Copy out, exactly as written, only the line containing "Comparing floor tile" and the lines after it through the end of the records.

• _Records supplied_:
==============================

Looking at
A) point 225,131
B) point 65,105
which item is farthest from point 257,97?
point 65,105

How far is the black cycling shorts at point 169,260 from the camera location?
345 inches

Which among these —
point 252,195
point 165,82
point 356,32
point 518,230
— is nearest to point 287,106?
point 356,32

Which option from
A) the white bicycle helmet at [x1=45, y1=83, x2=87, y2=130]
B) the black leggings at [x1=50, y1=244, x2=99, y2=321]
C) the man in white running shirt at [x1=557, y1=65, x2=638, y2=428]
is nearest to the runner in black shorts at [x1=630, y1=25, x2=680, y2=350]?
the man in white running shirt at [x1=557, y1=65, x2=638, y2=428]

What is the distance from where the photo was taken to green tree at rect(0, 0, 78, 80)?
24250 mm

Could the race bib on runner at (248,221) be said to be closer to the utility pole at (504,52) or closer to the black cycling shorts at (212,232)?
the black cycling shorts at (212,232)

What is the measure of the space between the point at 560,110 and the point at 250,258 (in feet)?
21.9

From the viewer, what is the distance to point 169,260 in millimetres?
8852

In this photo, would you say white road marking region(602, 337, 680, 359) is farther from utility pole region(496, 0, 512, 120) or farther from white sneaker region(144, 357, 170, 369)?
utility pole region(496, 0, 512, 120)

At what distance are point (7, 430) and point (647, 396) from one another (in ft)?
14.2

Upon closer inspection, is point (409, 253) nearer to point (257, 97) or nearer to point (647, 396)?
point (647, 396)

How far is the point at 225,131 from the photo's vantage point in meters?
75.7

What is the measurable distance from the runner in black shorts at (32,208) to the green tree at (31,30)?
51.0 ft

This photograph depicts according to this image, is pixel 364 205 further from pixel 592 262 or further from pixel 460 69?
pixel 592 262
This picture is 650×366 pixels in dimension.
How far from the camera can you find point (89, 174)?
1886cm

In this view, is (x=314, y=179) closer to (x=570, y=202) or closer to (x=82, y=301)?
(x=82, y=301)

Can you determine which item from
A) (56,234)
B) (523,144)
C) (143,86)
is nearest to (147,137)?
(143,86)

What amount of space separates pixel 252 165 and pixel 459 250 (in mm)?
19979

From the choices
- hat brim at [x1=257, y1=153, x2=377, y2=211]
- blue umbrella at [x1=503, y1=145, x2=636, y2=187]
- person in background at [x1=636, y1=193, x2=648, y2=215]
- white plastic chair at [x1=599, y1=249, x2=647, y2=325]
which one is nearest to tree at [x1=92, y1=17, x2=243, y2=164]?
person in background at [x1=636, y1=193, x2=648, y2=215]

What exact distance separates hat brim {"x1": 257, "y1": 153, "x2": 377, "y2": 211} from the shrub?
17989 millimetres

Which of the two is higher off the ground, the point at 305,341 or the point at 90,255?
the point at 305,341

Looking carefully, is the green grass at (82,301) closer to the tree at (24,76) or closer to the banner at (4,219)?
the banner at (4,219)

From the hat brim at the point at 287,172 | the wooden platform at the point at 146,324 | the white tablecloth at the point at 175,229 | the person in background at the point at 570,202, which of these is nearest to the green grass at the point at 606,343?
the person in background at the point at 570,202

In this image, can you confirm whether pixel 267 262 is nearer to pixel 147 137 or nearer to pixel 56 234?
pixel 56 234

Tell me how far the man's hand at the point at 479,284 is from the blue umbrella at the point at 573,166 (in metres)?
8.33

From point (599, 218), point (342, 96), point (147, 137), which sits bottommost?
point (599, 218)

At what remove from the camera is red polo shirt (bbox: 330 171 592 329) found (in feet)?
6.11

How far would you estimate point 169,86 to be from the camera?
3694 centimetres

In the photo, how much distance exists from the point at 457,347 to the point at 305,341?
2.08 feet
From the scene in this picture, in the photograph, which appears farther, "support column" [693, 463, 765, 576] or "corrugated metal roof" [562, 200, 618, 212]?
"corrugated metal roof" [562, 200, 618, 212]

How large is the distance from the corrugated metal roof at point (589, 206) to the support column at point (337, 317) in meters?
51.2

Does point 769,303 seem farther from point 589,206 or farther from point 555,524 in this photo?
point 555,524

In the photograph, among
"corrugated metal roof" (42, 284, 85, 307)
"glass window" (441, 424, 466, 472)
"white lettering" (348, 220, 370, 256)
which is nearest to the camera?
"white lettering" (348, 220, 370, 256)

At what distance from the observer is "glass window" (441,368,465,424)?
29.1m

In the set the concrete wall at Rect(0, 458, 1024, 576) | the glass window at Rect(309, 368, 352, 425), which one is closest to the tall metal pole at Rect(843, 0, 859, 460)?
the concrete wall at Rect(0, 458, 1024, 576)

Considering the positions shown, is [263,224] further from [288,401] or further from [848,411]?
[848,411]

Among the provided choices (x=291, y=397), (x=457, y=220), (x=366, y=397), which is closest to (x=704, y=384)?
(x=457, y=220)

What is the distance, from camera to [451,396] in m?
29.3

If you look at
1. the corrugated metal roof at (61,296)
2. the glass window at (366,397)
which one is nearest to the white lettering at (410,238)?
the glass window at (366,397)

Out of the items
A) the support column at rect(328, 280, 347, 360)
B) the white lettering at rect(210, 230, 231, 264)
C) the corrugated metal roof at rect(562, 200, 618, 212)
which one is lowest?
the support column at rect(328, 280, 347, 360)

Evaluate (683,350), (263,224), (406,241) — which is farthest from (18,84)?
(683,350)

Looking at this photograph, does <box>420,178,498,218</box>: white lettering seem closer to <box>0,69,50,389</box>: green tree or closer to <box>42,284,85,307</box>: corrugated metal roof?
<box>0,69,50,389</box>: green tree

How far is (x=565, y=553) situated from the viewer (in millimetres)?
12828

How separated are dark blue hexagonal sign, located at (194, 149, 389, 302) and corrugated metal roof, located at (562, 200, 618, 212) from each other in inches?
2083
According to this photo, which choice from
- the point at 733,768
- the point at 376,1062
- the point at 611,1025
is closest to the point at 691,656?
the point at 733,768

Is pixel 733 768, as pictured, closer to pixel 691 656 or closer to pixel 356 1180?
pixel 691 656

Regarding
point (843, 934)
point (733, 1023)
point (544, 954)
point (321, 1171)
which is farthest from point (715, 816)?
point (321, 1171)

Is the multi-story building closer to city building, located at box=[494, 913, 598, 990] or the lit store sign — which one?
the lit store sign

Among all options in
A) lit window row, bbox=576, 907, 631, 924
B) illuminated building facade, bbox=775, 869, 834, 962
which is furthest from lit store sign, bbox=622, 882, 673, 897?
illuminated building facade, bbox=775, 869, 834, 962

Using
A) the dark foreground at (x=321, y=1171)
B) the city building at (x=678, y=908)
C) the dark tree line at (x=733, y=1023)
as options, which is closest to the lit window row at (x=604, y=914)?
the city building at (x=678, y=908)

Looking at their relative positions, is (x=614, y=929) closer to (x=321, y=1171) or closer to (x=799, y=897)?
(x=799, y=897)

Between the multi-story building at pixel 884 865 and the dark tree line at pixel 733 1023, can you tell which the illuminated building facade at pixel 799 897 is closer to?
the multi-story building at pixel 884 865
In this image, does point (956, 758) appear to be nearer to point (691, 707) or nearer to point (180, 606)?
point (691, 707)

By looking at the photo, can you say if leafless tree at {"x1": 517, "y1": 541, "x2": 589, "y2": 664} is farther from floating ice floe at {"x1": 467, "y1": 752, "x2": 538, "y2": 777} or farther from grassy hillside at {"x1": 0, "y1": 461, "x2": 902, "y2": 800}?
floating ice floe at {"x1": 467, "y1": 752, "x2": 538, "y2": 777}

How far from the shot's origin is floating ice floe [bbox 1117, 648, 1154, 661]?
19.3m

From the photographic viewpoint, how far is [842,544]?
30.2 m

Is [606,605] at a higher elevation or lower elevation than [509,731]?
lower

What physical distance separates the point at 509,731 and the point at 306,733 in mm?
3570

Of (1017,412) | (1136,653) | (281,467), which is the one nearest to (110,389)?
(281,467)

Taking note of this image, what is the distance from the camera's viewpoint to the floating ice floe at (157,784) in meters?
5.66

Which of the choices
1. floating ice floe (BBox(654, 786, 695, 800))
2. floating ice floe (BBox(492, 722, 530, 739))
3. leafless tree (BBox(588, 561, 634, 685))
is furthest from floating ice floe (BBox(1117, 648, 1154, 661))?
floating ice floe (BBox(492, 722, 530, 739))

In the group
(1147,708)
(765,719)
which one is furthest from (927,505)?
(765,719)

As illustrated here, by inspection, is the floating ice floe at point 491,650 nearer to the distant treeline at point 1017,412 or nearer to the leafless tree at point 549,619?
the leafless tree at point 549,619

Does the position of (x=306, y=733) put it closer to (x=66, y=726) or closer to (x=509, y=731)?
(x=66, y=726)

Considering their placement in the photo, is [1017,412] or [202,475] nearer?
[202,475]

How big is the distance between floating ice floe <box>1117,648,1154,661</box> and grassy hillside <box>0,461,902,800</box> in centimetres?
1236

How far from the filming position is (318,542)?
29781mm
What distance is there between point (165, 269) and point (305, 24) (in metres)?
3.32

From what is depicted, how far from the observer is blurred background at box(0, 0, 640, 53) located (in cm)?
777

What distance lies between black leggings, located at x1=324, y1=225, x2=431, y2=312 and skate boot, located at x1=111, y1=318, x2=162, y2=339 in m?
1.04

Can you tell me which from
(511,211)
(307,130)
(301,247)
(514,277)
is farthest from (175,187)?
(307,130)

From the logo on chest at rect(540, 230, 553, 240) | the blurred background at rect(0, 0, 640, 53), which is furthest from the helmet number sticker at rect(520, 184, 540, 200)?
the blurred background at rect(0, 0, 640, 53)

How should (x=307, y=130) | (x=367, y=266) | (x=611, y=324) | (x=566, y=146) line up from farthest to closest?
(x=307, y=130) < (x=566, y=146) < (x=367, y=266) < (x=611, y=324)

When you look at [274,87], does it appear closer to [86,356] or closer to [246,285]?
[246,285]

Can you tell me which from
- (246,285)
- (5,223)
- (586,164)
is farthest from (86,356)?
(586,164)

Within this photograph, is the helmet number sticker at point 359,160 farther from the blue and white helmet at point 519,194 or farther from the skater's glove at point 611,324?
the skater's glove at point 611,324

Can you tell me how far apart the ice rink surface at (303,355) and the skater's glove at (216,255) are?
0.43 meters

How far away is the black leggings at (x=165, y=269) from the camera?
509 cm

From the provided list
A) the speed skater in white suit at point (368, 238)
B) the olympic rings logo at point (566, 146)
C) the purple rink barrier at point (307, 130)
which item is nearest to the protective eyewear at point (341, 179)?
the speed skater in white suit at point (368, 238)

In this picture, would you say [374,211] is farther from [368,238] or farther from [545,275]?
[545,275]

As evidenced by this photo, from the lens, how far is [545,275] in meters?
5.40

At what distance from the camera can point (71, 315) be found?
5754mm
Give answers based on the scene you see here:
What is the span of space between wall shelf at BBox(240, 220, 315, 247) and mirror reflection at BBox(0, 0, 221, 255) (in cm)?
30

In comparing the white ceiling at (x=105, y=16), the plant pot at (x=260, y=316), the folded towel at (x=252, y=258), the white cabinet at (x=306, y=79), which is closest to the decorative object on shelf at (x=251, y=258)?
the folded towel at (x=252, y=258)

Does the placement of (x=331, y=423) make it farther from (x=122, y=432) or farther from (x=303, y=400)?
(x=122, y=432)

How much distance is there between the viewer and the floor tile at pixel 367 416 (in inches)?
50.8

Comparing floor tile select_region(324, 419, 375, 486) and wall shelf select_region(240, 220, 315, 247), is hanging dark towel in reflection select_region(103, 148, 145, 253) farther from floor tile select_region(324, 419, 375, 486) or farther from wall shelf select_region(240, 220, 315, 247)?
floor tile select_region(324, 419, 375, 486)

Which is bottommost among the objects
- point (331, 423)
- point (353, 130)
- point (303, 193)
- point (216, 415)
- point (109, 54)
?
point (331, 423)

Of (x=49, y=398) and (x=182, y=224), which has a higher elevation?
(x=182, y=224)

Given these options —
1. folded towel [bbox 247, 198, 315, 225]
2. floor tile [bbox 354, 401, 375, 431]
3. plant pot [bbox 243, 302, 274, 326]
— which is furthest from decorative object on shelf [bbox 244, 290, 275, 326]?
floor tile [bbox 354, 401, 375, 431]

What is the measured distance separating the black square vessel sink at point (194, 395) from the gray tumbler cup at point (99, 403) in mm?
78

==============================

• _Response to the exercise_:
Comparing floor tile select_region(324, 419, 375, 486) and wall shelf select_region(240, 220, 315, 247), is hanging dark towel in reflection select_region(103, 148, 145, 253) farther from floor tile select_region(324, 419, 375, 486) or farther from wall shelf select_region(240, 220, 315, 247)?
floor tile select_region(324, 419, 375, 486)

Which is bottommost among the objects
- point (331, 423)
- point (353, 130)
- point (303, 193)
- point (216, 415)
- point (109, 54)
?
point (331, 423)

Of (x=49, y=398) and (x=182, y=224), which has a higher elevation?
(x=182, y=224)

Given these options —
1. folded towel [bbox 247, 198, 315, 225]
2. floor tile [bbox 354, 401, 375, 431]
3. plant pot [bbox 243, 302, 274, 326]
— which is furthest from decorative object on shelf [bbox 244, 290, 275, 326]?
floor tile [bbox 354, 401, 375, 431]

What is the measured distance separating the black square vessel sink at point (194, 395) from the gray tumbler cup at point (99, 403) in mm?
78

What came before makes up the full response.